Looking at these and other objects of art made me pause and reflect on how our quick perceptions cannot always be relied on as accurate. The branch on the forest floor strikes fear in us because it has the shape of a snake. The sandals I saw in a museum in Seoul that I assumed were woven from reeds were actually constructed with tightly twined handmade paper. A painting I peered at in the Museum of Modern Art in New York, trying to figure it out, was composed of earth, rather than something made by human hands or a machine. And so on. Sometimes, though, as the joke goes, "a cigar is just a cigar" or a tree is just a tree.
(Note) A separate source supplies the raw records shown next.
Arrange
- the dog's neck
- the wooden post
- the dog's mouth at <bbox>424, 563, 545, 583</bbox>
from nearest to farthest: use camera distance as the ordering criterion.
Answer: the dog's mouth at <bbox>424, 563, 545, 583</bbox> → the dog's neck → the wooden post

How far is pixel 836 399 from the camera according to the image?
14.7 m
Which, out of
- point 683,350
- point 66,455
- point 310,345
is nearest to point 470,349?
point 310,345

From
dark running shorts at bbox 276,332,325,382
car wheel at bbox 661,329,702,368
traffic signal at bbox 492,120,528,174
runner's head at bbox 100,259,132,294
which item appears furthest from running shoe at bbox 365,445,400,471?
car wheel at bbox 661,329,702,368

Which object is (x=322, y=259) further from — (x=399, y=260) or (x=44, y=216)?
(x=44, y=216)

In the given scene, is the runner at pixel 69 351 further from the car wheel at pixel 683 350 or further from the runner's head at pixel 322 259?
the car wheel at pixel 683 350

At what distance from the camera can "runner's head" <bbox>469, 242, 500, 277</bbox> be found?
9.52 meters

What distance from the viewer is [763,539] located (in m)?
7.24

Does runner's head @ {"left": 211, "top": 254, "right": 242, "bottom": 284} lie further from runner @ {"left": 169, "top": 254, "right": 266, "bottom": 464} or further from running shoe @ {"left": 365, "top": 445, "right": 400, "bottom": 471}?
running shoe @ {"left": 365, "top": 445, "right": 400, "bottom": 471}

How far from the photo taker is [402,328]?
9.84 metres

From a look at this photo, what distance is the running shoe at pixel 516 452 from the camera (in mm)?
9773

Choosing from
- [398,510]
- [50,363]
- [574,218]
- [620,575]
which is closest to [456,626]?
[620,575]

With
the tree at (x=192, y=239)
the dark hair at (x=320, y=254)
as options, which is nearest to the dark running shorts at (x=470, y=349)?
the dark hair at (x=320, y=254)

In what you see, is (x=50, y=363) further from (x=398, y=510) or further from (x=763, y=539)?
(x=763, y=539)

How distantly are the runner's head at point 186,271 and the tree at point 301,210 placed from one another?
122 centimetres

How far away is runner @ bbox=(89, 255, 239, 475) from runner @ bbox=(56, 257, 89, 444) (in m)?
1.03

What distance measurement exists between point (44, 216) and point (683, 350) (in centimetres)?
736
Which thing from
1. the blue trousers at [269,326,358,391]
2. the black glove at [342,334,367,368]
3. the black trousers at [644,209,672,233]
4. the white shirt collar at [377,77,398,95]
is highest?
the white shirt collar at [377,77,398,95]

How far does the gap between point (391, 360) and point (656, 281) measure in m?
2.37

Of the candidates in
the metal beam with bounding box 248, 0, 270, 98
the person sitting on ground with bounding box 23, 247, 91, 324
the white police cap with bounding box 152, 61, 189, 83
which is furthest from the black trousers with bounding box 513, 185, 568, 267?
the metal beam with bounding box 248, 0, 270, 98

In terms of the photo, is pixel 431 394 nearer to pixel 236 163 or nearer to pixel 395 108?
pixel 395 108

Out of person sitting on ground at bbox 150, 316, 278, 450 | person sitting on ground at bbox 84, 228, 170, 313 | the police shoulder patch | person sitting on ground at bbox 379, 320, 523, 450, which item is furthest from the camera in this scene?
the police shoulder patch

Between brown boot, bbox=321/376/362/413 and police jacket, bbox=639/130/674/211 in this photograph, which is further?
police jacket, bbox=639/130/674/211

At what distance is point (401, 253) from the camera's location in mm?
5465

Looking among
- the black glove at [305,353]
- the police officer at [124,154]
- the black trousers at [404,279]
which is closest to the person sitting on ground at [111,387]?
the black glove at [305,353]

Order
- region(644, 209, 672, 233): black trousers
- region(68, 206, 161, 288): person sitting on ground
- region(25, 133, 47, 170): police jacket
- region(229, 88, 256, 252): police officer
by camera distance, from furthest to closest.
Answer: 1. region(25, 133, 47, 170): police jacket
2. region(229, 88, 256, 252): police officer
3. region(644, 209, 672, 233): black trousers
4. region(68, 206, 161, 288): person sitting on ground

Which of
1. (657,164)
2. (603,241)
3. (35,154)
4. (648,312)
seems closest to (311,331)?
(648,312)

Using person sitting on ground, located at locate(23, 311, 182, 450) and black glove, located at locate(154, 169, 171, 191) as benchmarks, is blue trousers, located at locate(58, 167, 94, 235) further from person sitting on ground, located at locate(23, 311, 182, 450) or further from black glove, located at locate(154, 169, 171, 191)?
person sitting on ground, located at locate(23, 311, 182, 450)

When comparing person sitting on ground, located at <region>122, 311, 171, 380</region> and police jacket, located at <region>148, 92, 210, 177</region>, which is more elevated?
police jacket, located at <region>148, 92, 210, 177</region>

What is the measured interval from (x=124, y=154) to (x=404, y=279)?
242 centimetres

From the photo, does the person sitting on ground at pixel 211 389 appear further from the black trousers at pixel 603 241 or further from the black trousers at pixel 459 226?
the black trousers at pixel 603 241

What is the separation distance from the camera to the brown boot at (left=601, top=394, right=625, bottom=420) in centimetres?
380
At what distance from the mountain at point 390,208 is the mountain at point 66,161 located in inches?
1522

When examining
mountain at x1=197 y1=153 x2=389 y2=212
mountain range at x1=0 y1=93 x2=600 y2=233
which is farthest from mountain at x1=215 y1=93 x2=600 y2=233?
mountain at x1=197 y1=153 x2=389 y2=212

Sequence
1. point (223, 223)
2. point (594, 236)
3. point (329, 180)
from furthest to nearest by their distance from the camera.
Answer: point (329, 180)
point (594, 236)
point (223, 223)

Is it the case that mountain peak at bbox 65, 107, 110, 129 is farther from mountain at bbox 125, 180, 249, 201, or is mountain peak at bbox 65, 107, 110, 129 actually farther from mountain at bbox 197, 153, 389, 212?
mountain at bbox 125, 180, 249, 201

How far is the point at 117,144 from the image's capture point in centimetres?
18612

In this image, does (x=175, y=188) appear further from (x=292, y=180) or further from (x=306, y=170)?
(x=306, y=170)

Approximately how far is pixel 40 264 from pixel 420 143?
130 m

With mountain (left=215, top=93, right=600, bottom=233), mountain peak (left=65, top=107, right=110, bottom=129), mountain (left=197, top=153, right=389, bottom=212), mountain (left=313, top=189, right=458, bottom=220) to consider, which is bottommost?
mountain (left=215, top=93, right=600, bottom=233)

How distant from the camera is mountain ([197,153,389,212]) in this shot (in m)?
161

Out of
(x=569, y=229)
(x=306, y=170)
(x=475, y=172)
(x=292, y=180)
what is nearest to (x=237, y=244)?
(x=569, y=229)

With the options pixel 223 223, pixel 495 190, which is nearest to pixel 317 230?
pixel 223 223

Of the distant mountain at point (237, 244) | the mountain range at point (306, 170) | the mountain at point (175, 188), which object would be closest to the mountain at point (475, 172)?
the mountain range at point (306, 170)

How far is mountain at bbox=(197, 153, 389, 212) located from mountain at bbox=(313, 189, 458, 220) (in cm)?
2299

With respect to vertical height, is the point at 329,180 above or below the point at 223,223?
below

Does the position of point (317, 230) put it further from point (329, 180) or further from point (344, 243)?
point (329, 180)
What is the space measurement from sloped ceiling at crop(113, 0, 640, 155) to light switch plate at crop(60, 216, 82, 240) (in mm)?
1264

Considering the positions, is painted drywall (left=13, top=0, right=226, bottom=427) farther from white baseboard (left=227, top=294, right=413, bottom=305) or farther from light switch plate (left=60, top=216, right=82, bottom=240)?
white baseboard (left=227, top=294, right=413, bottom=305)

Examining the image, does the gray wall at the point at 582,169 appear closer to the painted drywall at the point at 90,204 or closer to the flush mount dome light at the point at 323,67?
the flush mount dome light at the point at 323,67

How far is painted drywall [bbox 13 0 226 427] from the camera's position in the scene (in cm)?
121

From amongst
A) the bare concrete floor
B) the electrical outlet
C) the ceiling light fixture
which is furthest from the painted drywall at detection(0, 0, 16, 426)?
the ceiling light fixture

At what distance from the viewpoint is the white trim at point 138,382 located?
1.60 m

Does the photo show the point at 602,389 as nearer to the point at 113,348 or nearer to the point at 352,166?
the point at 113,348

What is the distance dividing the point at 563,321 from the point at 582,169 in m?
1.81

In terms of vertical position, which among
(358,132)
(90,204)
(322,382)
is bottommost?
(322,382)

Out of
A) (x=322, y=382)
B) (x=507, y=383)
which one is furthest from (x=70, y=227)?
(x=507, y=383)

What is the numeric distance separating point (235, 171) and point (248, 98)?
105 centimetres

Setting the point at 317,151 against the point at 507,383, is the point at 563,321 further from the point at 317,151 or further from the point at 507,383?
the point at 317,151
  “Corporal Term” (2014), by Kun-Yong Lee. Stripped tree trunk with its roots embedded in a cube of dirt. Gallery Hyundai’s booth, Frieze New York. Photo (cropped) by George Etheredge for The New York Times. Source: https://www.nytimes.com/2018/05/03/arts/design/review-frieze-new-york.html

“Corporal Term” (2014), by Kun-Yong Lee. Stripped tree trunk with its roots embedded in a cube of dirt. Gallery Hyundai’s booth, Frieze New York. Photo (cropped) by George Etheredge for The New York Times. Source: https://www.nytimes.com/2018/05/03/arts/design/review-frieze-new-york.html

As artists we can readily deceive viewers into thinking they're seeing something other than what's there. As art viewers, we can delight in that deception, in the surprises we encounter when we stop to examine more closely rather than rush past.

Questions and Comments:
What artworks have surprised you when you realized they weren't three-dimensional after all or were made of something entirely different? Do you feel duped by the artist or are you tickled by the "trick"?
As an artist, do you use trompe-l'œil in your work? If so, how?